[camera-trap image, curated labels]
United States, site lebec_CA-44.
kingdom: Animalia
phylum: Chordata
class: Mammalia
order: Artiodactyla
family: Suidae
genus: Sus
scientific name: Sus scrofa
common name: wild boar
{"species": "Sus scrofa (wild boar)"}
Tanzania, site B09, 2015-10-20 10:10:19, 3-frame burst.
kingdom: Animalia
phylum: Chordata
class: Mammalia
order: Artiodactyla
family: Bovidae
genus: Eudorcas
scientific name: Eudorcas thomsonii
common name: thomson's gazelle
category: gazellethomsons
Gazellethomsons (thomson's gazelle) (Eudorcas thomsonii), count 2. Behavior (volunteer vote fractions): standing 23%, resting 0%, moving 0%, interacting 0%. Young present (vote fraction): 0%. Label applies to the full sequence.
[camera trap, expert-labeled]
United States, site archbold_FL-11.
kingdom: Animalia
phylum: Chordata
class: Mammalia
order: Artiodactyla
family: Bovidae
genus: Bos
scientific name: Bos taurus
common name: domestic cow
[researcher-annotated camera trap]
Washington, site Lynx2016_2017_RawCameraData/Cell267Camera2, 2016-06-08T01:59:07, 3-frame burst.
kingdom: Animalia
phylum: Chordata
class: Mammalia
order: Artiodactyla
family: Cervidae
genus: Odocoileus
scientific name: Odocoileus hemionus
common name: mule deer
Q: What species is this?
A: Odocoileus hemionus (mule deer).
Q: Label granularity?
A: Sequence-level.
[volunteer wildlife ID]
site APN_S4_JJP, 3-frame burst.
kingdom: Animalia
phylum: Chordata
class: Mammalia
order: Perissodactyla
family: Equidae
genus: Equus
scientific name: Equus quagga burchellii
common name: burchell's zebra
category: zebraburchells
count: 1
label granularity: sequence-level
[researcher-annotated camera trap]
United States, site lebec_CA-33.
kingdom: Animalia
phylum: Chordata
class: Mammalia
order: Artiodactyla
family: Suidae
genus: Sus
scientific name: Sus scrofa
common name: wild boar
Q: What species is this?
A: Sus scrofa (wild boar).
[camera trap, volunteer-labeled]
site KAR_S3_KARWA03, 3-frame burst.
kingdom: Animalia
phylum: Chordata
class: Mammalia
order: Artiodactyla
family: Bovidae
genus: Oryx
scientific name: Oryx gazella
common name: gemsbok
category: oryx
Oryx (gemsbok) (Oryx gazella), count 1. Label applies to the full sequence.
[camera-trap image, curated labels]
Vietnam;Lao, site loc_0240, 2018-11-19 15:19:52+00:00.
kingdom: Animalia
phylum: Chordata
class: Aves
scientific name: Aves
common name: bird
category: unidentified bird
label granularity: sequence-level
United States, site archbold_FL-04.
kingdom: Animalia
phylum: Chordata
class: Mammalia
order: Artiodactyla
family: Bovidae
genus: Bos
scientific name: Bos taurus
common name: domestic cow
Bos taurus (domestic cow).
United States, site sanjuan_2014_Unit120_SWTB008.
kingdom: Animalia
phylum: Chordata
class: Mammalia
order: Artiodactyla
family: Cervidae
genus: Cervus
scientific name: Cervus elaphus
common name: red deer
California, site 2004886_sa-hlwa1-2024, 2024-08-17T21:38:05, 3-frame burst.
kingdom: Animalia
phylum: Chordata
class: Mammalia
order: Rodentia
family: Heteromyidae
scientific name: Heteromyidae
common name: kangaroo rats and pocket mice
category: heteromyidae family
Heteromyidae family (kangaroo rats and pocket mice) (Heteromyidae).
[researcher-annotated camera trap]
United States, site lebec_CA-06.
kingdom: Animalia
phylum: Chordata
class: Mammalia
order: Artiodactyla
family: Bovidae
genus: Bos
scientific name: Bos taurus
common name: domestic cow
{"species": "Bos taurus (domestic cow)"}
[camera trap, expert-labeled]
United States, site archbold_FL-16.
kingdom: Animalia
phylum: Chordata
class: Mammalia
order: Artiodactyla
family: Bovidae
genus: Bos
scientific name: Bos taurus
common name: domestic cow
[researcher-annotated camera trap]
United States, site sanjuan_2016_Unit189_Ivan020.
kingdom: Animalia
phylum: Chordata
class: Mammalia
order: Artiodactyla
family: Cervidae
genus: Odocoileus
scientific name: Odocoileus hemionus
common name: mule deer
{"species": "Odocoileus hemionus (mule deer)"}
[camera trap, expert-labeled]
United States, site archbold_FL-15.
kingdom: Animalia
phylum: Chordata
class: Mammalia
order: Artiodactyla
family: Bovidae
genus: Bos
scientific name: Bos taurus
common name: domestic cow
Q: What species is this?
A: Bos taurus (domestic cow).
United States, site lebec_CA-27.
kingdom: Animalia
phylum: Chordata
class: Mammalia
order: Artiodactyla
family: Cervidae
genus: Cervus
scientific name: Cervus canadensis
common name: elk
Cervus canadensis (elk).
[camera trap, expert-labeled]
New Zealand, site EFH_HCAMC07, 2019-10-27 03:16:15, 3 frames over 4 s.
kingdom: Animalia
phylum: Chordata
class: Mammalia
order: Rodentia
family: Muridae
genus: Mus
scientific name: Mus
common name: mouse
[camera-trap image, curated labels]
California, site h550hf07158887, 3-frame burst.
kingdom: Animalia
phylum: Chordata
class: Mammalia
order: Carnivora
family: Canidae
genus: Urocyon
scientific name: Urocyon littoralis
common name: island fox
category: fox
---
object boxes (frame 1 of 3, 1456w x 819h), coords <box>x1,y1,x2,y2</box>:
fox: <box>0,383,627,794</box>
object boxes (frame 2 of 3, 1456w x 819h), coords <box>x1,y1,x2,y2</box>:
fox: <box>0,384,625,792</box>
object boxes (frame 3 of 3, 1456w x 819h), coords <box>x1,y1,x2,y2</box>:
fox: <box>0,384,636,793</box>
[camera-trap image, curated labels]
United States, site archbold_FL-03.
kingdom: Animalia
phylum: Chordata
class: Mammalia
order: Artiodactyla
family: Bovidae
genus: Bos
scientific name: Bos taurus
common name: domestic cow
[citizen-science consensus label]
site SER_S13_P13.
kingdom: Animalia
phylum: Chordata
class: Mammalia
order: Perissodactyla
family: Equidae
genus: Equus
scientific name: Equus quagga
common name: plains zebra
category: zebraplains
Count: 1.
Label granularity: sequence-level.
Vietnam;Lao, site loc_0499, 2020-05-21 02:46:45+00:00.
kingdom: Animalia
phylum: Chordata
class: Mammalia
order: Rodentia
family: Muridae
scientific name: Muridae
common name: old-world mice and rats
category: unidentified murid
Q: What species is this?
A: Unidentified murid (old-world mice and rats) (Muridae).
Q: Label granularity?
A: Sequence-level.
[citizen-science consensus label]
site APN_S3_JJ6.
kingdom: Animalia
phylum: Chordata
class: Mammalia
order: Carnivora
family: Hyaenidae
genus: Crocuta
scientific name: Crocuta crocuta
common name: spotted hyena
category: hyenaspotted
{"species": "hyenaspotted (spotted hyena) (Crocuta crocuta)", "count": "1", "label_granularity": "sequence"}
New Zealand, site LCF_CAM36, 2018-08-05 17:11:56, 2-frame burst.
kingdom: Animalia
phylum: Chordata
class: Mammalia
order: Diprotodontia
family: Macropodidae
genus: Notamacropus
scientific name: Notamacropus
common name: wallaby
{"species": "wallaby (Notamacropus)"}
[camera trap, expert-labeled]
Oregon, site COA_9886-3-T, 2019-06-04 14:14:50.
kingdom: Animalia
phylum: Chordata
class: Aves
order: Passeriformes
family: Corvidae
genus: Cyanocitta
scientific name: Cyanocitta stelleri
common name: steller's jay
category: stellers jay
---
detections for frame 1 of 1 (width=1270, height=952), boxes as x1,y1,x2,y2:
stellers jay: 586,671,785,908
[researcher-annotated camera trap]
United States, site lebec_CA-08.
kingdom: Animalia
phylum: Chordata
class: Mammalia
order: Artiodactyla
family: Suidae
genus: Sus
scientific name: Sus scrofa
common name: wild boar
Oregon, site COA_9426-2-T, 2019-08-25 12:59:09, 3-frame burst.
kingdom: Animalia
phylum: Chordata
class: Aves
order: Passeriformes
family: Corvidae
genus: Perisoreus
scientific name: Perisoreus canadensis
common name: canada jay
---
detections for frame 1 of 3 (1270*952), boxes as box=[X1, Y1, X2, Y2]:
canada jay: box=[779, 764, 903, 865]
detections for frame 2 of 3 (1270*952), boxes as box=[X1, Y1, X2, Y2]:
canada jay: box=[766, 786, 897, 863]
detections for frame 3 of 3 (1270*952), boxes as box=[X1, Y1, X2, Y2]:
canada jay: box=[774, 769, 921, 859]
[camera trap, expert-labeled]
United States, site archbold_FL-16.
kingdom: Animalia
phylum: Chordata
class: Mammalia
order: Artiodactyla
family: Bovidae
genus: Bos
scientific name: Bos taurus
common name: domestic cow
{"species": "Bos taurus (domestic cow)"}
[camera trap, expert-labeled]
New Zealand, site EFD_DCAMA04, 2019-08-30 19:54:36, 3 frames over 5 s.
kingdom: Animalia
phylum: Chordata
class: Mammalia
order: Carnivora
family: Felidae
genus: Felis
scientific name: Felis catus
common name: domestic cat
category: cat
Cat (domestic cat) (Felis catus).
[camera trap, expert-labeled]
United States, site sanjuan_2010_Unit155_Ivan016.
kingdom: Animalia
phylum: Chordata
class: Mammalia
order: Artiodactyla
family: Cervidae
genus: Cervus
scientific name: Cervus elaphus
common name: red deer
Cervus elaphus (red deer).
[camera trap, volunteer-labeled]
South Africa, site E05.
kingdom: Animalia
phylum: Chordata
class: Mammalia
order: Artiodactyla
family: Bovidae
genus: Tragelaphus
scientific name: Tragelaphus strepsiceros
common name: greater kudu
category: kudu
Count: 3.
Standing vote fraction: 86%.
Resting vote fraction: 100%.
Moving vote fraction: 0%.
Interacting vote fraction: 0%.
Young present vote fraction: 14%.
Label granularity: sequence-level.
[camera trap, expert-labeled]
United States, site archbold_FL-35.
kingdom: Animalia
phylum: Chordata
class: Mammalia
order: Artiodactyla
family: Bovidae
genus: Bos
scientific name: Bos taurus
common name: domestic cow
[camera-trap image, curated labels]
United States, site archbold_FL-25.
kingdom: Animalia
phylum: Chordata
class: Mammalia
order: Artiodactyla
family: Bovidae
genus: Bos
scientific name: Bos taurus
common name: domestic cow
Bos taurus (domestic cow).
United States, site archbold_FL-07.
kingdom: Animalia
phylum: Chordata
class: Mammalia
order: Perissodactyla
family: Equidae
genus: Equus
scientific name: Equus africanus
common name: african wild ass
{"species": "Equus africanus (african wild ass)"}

• **Task requirements**:
The answer should contain nothing except the lines from the one with "United States, site archbold_FL-07." to the end of the material above, each given again exactly.

• **Answer**:
United States, site archbold_FL-07.
kingdom: Animalia
phylum: Chordata
class: Mammalia
order: Perissodactyla
family: Equidae
genus: Equus
scientific name: Equus africanus
common name: african wild ass
{"species": "Equus africanus (african wild ass)"}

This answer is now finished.